Salmonella and other health problems in Slovene politics
The Slovenian government has recently had a big cabinet shake-up and as part of that the health minister tendered his resignation. Hot on the heels of this, an epidemic of salmonella was reported at a psychiatric hospital in the east of the country. Michael Manske of Radio Slovenia International reports on politics and public health.
The former health minister Andrej Brucan resigned at the end of August, citing "constant attacks and untrue allegations" that dogged his tenure. He was among three ministers to step down in a new cabinet reshuffle.
Brucan was plagued with allegations of corruption during the construction of a new children's hospital, as well as problems with a new oncology institute in Ljubljana. There was also an embarrassing incident over the summer in which a 50-year-old man suffering from chest pains was refused entry to the emergency ward of Celje's hospital because he didn't have the appropriate paperwork. He died just meters away from the hospital. The case sparked outrage and renewed debate about the Slovenian health care system.
Last week marked another low point, when a psychiatric hospital announced that a salmonella epidemic had broken out at Hrastovec. A staggering 650 patients fell ill, including 12 employees. Doctors deployed to the hospital immediately. Dr. Bozena Kotnik Kevorkijan, a specialist in communicable diseases at Maribor Hospital:
"Specialists arrived at the institute to help and see the epidemic in real time. We saw that the staff was helping patients. When considering the extreme conditions, we saw that they were doing everything they could do."
In some cases, however, it was too late. Four people died as a consequence of the epidemic, although in their cases, salmonella compounded their already fragile health. Dr. Kotnik Kevorkijan on the fatalities:
"Their condition was already poor upon their arrival, with each of them suffering from serious health problems, such as cancer, chronic alcoholism, diabetes, and so forth. For this reason, their deaths were not entirely surprising."

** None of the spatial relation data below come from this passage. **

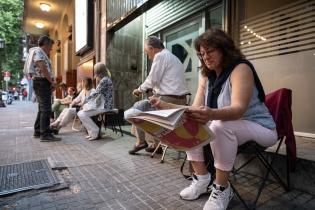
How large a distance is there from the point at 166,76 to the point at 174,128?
7.59 feet

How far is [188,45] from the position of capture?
632 cm

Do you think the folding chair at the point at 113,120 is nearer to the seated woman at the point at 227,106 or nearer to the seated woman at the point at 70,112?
the seated woman at the point at 70,112

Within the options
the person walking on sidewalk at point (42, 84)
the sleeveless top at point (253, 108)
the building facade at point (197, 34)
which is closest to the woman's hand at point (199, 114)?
the sleeveless top at point (253, 108)

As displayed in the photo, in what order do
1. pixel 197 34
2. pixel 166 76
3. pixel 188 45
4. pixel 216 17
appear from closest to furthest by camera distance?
1. pixel 166 76
2. pixel 216 17
3. pixel 197 34
4. pixel 188 45

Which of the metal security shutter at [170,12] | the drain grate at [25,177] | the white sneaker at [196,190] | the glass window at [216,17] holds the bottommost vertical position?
the drain grate at [25,177]

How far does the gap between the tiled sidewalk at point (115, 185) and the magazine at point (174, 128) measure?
0.66 meters

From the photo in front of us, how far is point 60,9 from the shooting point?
14.2 meters

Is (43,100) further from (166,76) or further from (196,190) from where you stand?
(196,190)

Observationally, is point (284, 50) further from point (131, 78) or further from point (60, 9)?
point (60, 9)

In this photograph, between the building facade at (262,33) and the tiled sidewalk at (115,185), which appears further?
the building facade at (262,33)

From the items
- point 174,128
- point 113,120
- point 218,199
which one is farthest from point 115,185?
point 113,120

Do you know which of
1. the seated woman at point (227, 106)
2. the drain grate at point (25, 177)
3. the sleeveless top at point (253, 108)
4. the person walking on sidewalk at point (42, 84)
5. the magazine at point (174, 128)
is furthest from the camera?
the person walking on sidewalk at point (42, 84)

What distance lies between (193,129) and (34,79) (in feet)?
14.5

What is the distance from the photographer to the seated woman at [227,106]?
2.00m
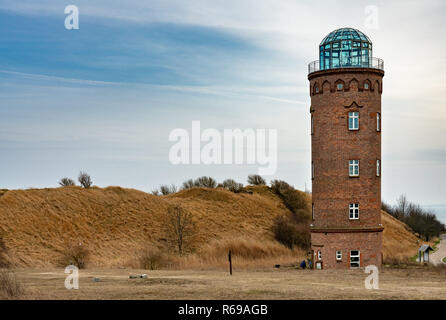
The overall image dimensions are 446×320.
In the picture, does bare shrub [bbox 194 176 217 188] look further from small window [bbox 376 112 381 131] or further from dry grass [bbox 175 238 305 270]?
small window [bbox 376 112 381 131]

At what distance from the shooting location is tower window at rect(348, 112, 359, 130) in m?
40.3

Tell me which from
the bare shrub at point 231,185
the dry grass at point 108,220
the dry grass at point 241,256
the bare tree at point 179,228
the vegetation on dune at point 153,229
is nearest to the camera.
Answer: the dry grass at point 241,256

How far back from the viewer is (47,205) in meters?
57.2

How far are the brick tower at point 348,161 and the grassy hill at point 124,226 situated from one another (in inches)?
312

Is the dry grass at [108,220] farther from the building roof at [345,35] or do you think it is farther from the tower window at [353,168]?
the building roof at [345,35]

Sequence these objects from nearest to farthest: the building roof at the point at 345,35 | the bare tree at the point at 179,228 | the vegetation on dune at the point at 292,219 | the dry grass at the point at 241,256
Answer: the building roof at the point at 345,35
the dry grass at the point at 241,256
the bare tree at the point at 179,228
the vegetation on dune at the point at 292,219

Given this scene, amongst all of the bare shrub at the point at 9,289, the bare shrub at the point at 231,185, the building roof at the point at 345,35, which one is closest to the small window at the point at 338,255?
the building roof at the point at 345,35

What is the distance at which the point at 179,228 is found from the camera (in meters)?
59.0

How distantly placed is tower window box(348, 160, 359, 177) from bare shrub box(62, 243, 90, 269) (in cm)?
2176

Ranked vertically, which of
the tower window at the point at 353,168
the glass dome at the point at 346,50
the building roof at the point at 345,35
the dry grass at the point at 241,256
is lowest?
the dry grass at the point at 241,256

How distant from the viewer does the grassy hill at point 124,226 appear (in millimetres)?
49250

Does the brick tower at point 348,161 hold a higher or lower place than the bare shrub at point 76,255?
higher

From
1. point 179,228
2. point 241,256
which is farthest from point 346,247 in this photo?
point 179,228

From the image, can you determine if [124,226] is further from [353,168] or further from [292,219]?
[353,168]
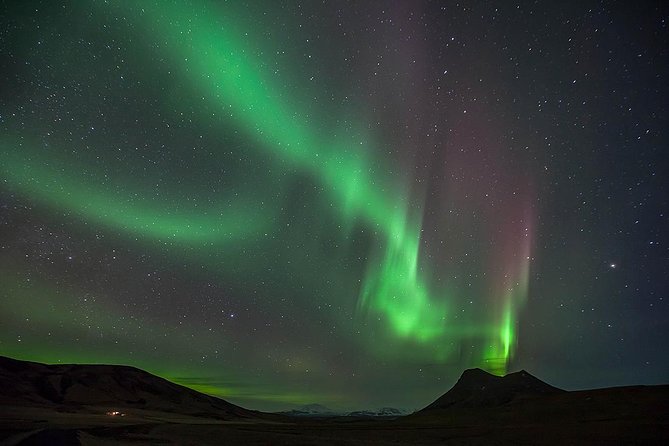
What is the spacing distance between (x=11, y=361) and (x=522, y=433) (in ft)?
584

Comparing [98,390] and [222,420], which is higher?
[222,420]

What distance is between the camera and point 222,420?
122062 millimetres

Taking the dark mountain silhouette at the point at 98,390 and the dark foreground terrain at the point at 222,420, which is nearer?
the dark foreground terrain at the point at 222,420

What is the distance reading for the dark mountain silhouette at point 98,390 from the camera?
132250 mm

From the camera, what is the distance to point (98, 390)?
15462 cm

A further forty people were rushed to the hospital for treatment before being released. The source of infection was later revealed to have been a contaminated bean salad.
Slovenia's current health minister Zofija Mazej Kukovic "has her work cut out for her," according to the daily newspaper Dnevnik. Among her first priorities will be to draw up a health care programme for the country. She will also be facing questions of to what extent the health care system should be privatized, as well as unresolved issues from her predecessor.